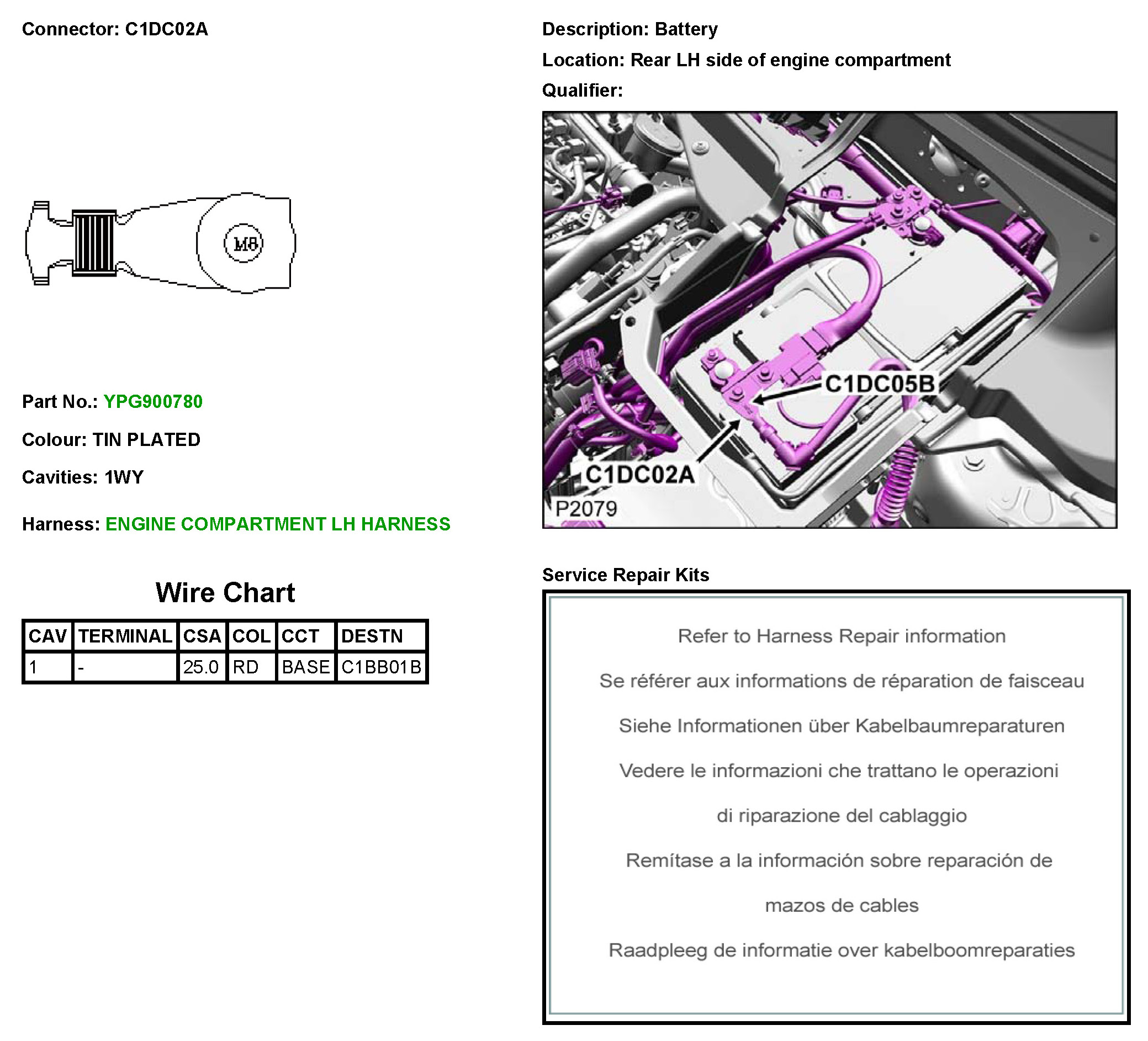 Connector: C1DC02A

M8

Part No.: YPG900780

Colour: TIN PLATED

Cavities: 1WY

Harness: ENGINE COMPARTMENT LH HARNESS

Wire Chart

| CAV | TERMINAL | CSA | COL | CCT | DESTN |
|---|---|---|---|---|---|
| 1 | - | 25.0 | RD | BASE | C1BB01B |

Description: Battery

Location: Rear LH side of engine compartment

Qualifier:

C1DC05B

C1DC02A

P2079

Service Repair Kits

Refer to Harness Repair information

Se référer aux informations de réparation de faisceau

Siehe Informationen über Kabelbaumreparaturen

Vedere le informazioni che trattano le operazioni di riparazione del cablaggio

Remítase a la información sobre reparación de mazos de cables

Raadpleeg de informatie over kabelboomreparaties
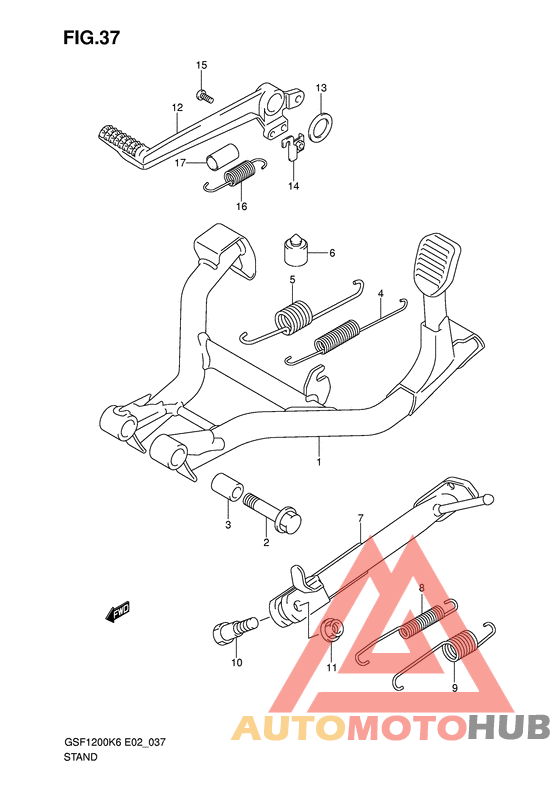 FIG.37

15
12
13
17
14
16
6
5
4
1
3
2
7
FWD
8
10
11
9

AUTOMOTOHUB

GSF1200K6 E02_037
STAND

§ §

**YOUR INSTRUCTIONS**.
Would you copy out every line in the records that includes the string "Harness"?

**OUTPUT**.
Harness: ENGINE COMPARTMENT LH HARNESS
Refer to Harness Repair information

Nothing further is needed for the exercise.